C'est l'été, et en été on a tendance à fondre. Bien-sûr, en ayant tout prévu, je n'ai pas pris de bouteille d'eau. C'est donc la bouche sèche et pâteuse que j'halète en attendant ce putain de bus.. ça fait déjà une heure qu'il aurait dû débouler. Comment passer le temps? Je vous l'ai déjà dit! Les rencontres.                 Une jeune femme, mère de deux enfants, est en train de me parler d'eux. Des bouts-en-trains apparemment, mais je pense que la plupart des enfants le sont. Elle doit aller les chercher à la crèche, et elle a l'air d'être dans une belle galère avec le retard du car. Heureusement, elle prend soin, par téléphone, de la présence de quelqu'un à leur sortie.
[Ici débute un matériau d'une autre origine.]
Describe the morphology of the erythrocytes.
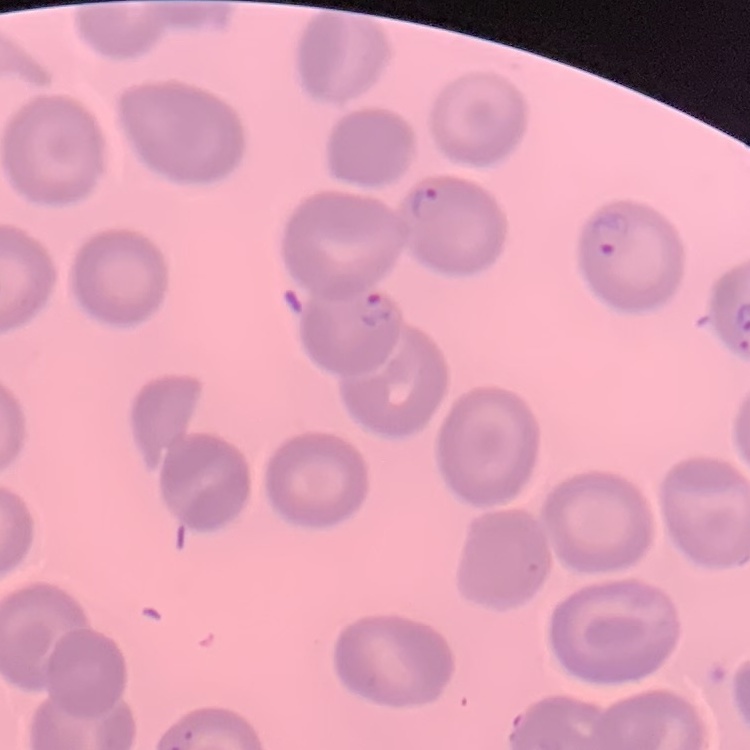
No rouleaux formation.

stain = Field's or Giemsa
image type = square crop of a larger photomicrograph
preparation = thin blood smear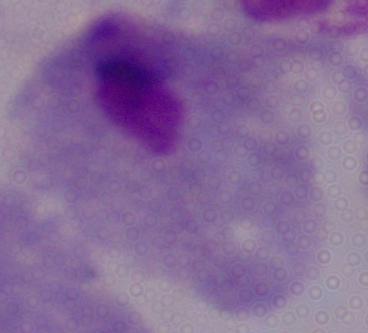 Captured at 1000x magnification. Photomicrograph. A trichomonad is shown.Locate every Plasmodium parasite.
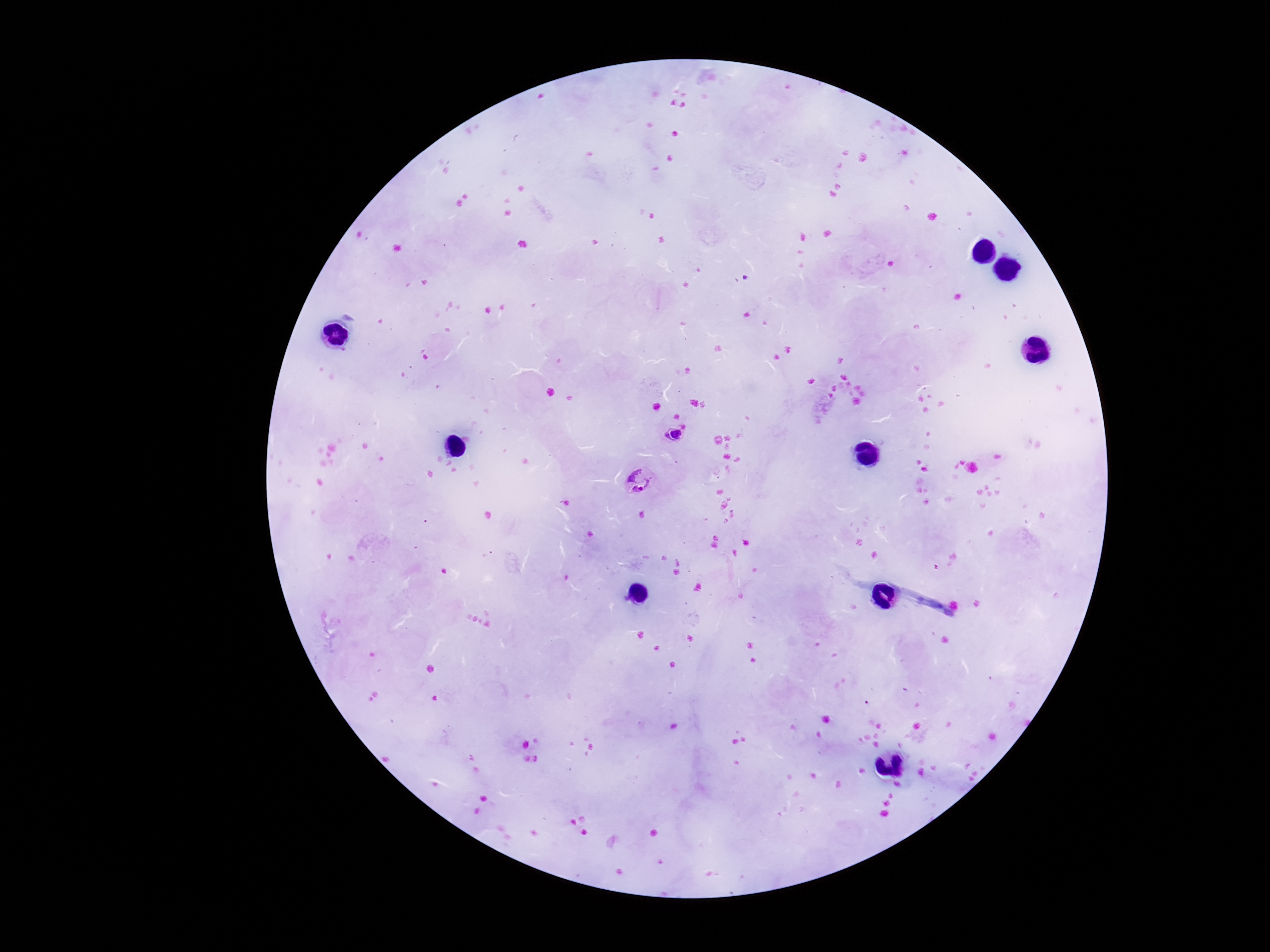

Approximate centers as (x, y) in pixels.
Plasmodium parasites: (673, 435), (640, 481).

stain = Giemsa
field of view = one from this slide
image size = 1270×952 pixels
preparation = thick peripheral-blood smear
capture = smartphone camera through the microscope eyepiece
magnification = 100x
patient malaria status = infected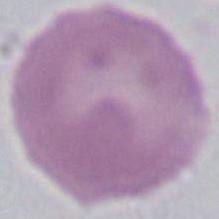

identification = red blood cell
magnification = 1000x
modality = photomicrographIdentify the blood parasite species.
Je me suis inquiétée. J'aime pas m'inquiéter. J'ai toujours peur qu'on me prenne pour une tarée qui est mal à l'aise à votre place! Mon sale cerveau est toujours en bataille, entre l'envie d'aller vers les autres et la peur de leur animosité. Je suis une petite créole farouche, j'ai grandi dans la brousse et je dois avouer qu'il y fait beaucoup plus doux vivre, quand personne ne vous dévisage pour un bonjour qu'on dira mal placé. Je leur pardonne toujours, je leur ai même tellement pardonné qu'il m'est arrivé de me demander si je n'étais pas la cause de tous ces comportements étranges... comme tant d'autres que moi!
C'était pas une belle époque dans ma tête, j'avais quitté mon Île et j'avais déjà passé quelques temps en métropole. J'ai fait mon entrée en 6ème dans un collège ZEP, entouré de barbelés et entièrement constitué de béton grisâtre... J'y ai passé 4 ans, et vous ne savez sûrement pas qu'il y était très difficile, pour une petite créole comme moi, encore innocente et insouciante, qui aime écouter et qui a des bouclettes... de rester tranquillement dans son coin. Je me suis battue deux fois, c'est peu!  Je suis surtout heureuse d'avoir su faire la part des choses entre un "espèce de mouton", et un "ta soeur la pute", les sonorités étant presque semblables. Quand on vous titille à ne plus pouvoir vous tenir, vous êtes rassuré de connaître votre force de toujours repousser la violence qui n'est pas nécessaire.
Le bus arrive enfin. Direction Avignon, c'est à côté, alors pour seul changement ça va aller. On n'est que peu nombreux, à mon grand étonnement, à monter dans le bus climatisé.
De la fraîcheur... je revis!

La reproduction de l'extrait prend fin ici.